In order to increase the efficiency and power output of gas turbines, there generally must be a concomitant increase in the operating temperatures and pressures of these engines. Unfortunately, as increased demands are placed upon existing materials systems they begin to fail thereby placing a practical limit on operating parameters.
Over the years various materials have been developed and utilized to overcome the previous difficulties and boost the performance of the engines.
In particular, complex oxide dispersion strengthened superalloys may be fabricated from powder made by the mechanical alloying process described in, for example, U.S. Pat. No. 3,591,362. These alloys have a complex composition, being strengthened with several solid solution additions, such as molybdenum, tungsten, rhenium, (niobium and tantalum to a lesser extent), gamma prime (Ni.sub.3 Al) for intermediate temperature strength and yttria (Y.sub.2 O.sub.3)for extreme elevated temperature creep and stress rupture resistance. These alloys are given elaborate heat treatments to develop both a high aspect ratio grain structure and the correct gamma prime structure. Alloys of this type are ideally suited, strengthwise, for airfoil section components in gas turbines and, in particular, to industrial gas turbines where long service life is a paramount consideration. However, as is common with almost all superalloys, these oxide dispersion strengthened superalloys are not satisfactorily resistant to hot corrosion for extreme temperatures and/or long service lives. This is especially true for those turbines operating in marine environments and/or consuming low grade fuels containing such contaminants as sulfur, vanadium, sodium chloride and organic phosphates.
A non-limiting example of a mechanically alloyed superalloy is INCONEL.RTM. alloy MA 6000 produced by assignee. INCONEL alloy MA 6000 is a mechanically alloyed nickel-base superalloy strengthened by both oxide dispersion strengthening and precipitation hardening for high creep and rupture properties at 1095.degree. C. (2000.degree. F.). Useful as it is because of good oxidation and sulfidation resistance, it was recognized that by increasing its resistance to corrosion attack at elevated temperatures, it would be ideal for turbine airfoil applications. A possible technique for increasing this (and any ODS) alloy is coating the material.

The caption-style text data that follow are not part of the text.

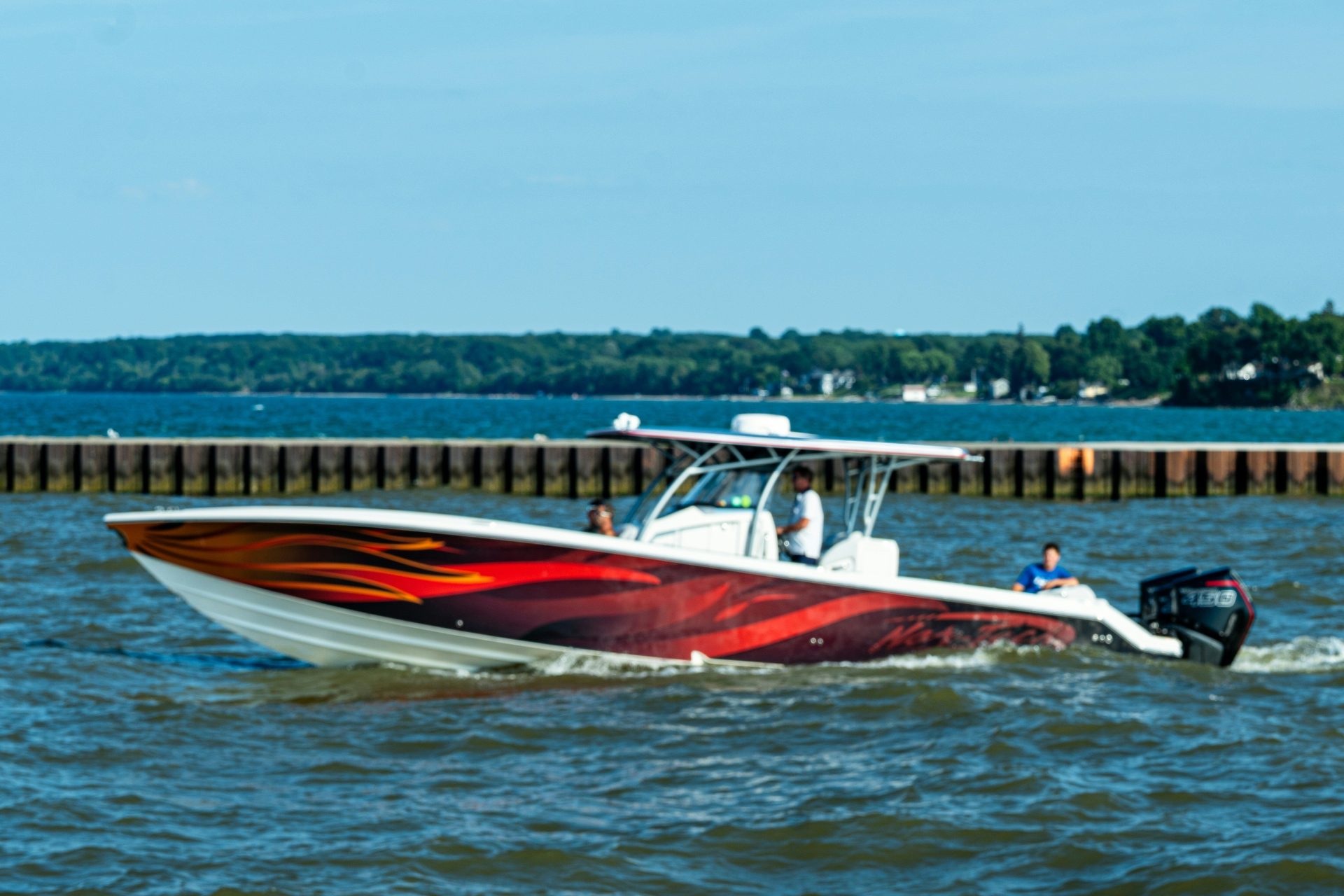 A modern speedboat with a colorful design cruises on water
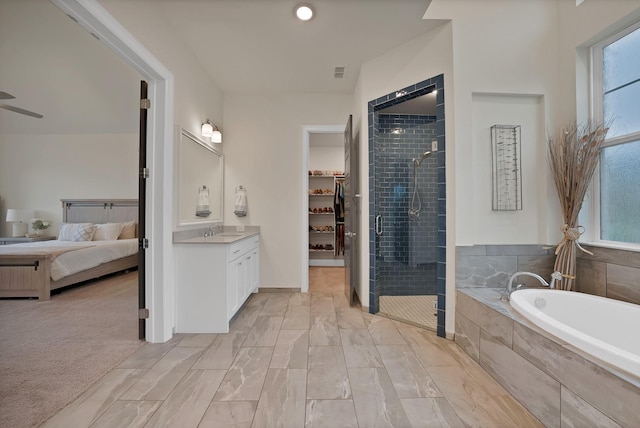 1306 Blue Lake Blvd, Arlington, TX 76005 - full bathroom featuring vanity, a shower stall, a bath, ensuite bath, and ceiling fan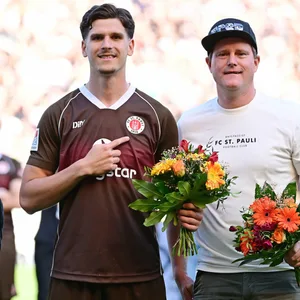 Igor Matanovic weist auf das St. Pauli-Logo, daneben Oke Göttlich, beide mit Blumenstrauß.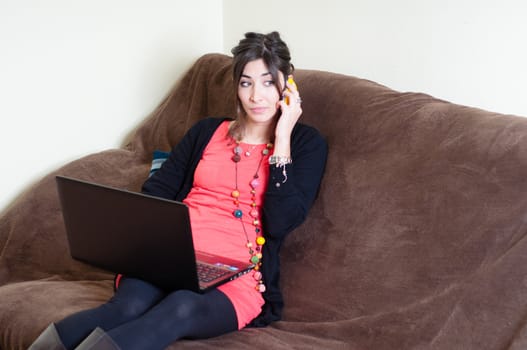 woman at home using notebook on couch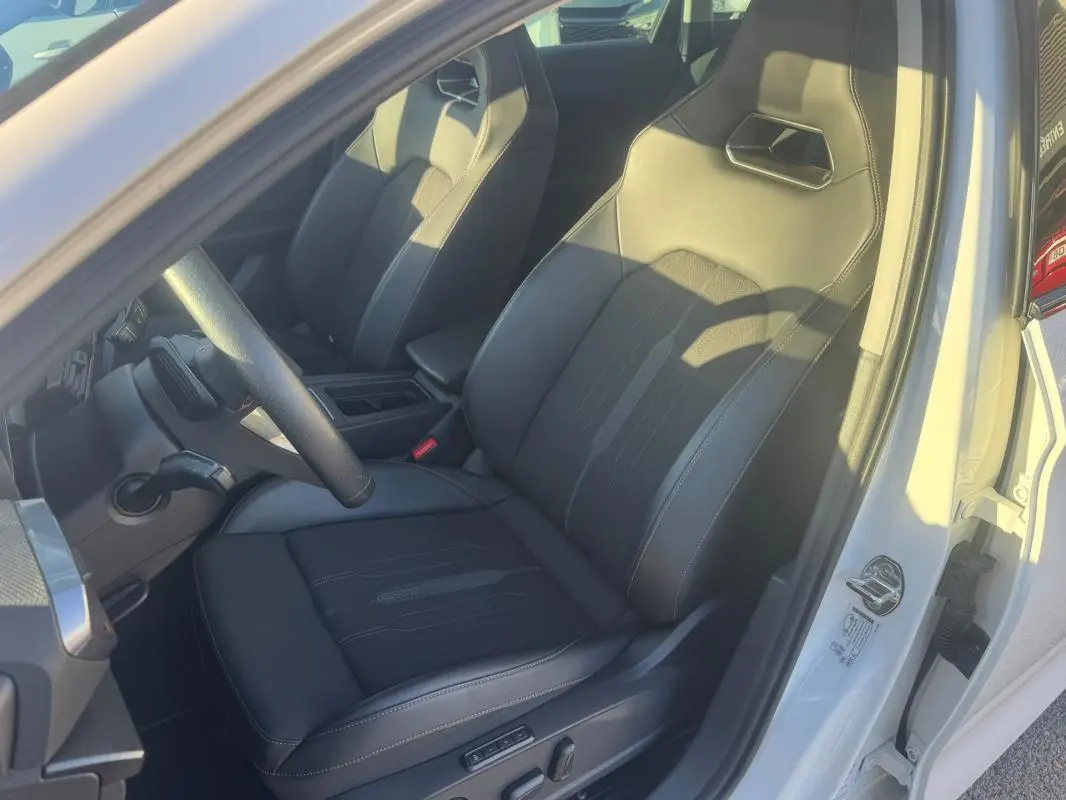Vue intérieure côté conducteur d'une CUPRA Leon Sportstourer blanche 2024, sièges sport en cuir noir avec surpiqûres.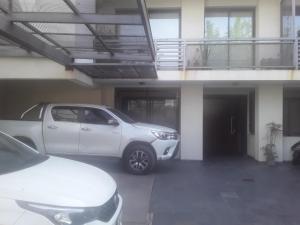 a car parked in a parking lot in front of a house at Mendoza in Mendoza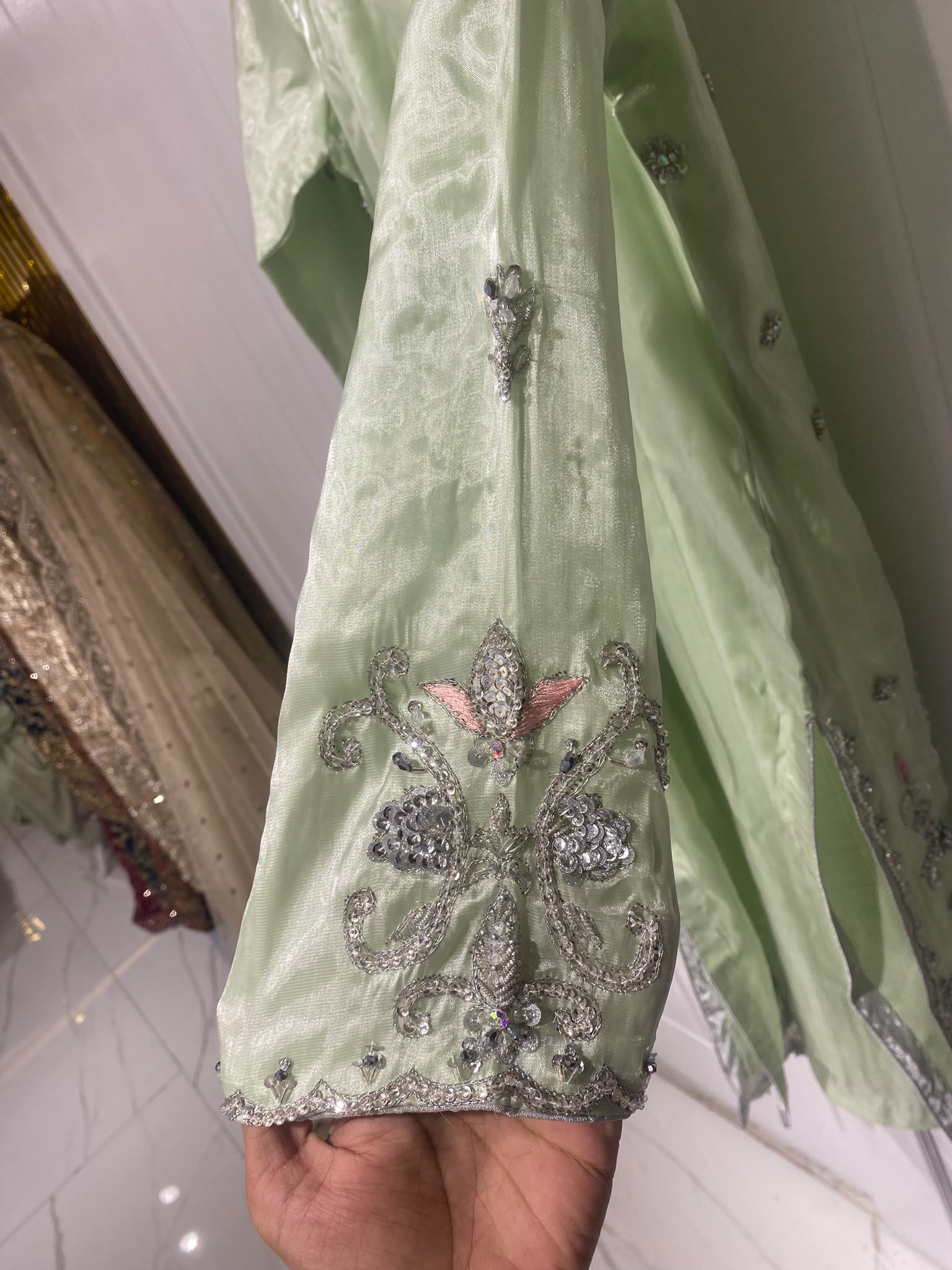 A light green ensemble with silver-toned floral embroidery, a…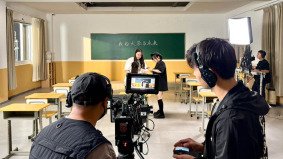 Behind the scenes of a classroom scene video shoot
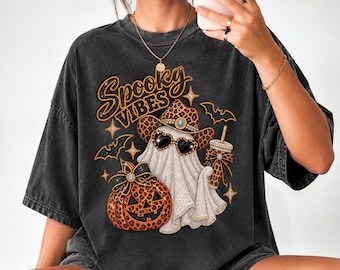 Può includere: Una t-shirt oversize grigio antracite con una stampa grafica di un fantasma che indossa un cappello da cowboy e occhiali da sole a forma di cuore con stampa leopardata. Il fantasma tiene un bicchiere leopardato accanto a una zucca. Testo: Spooky Vibes.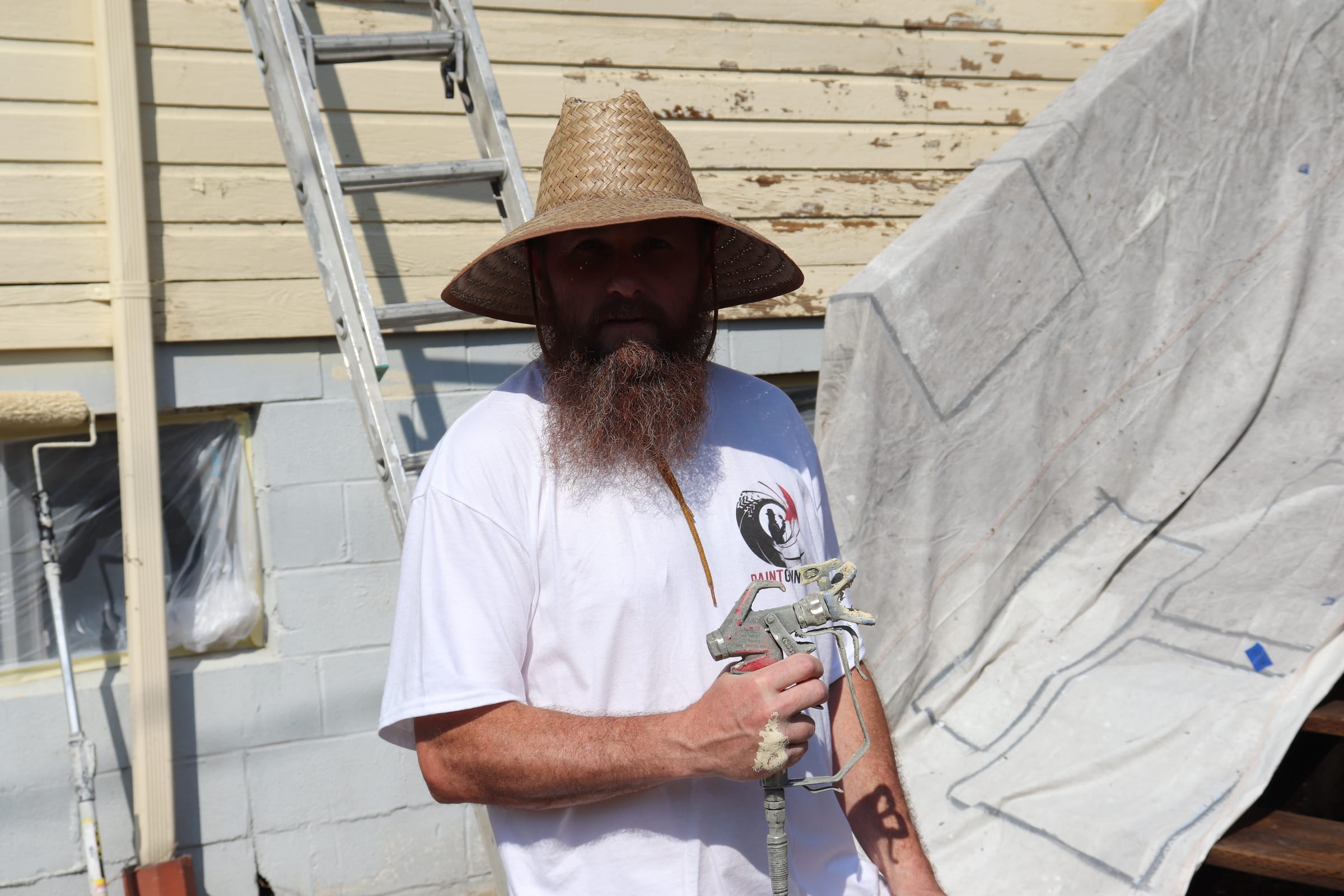 Bearded Paint Gunners painter holding an airless spray gun at a job site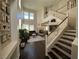 Bright living room featuring high ceilings, a fireplace, hardwood floors, and a staircase at 1812 Warrenville St, Las Vegas, NV 89117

Various types of hot corrosion resistant coatings have been evaluated on these alloys to extend their service life. Aluminizing, low activity aluminizing and platinum aluminizing result in coatings that fail in relatively short times due to the formation of Kirkendall porosity at or immediately adjacent to the coating/ substrate interface. Kirkendall porosity leads to coating loss particularly under thermal cycle conditions as the voids coalesce into continuous cracks in the region of the maximum diffusion gradient. The Kirkendall porosity is the result of interdiffusion between the coating and the substrate. NiCoCrAlY(Ta) plasma spray and physical vapor deposition coatings have been found that are less prone to Kirkendall voiding than aluminide coatings. However, these coatings result in less than satisfactory service lives due primarily to the diffusion of aluminum from the coating into the substrate and the diffusion of nickel from the substrate into the coating.
A coating system is needed to assure long service life of oxide dispersion strengthened, gamma prime containing superalloys that will be exceptionally resistant to the formation of Kirkendall porosity at elevated operating temperatures. Such a coating system may be based on NiCoCrAlY(Ta) compositions provided that a means is found to inhibit the interdiffusion between the coating and the substrate. As far is as known, attempts to solve this interdiffusion problem have been unsuccessful. A diffusion barrier based on zirconium dioxide (ZrO.sub.2) results in severe limitations to operating conditions owing to the poor resistance to induced stresses of the coating system. In a different approach, U.S. Pat. No. 4,675,204 discloses melting a 0.3 to 0.5 mm layer of the substrate using a high energy beam in order to free this zone of yttria particles, which tend to act as nucleation sites for the vacancies resulting from interdiffusion. This concept is difficult to achieve on actual hardware owing to the complexity of the process and because the interdiffusion mechanism is not significantly inhibited by removing the yttria from the substrate.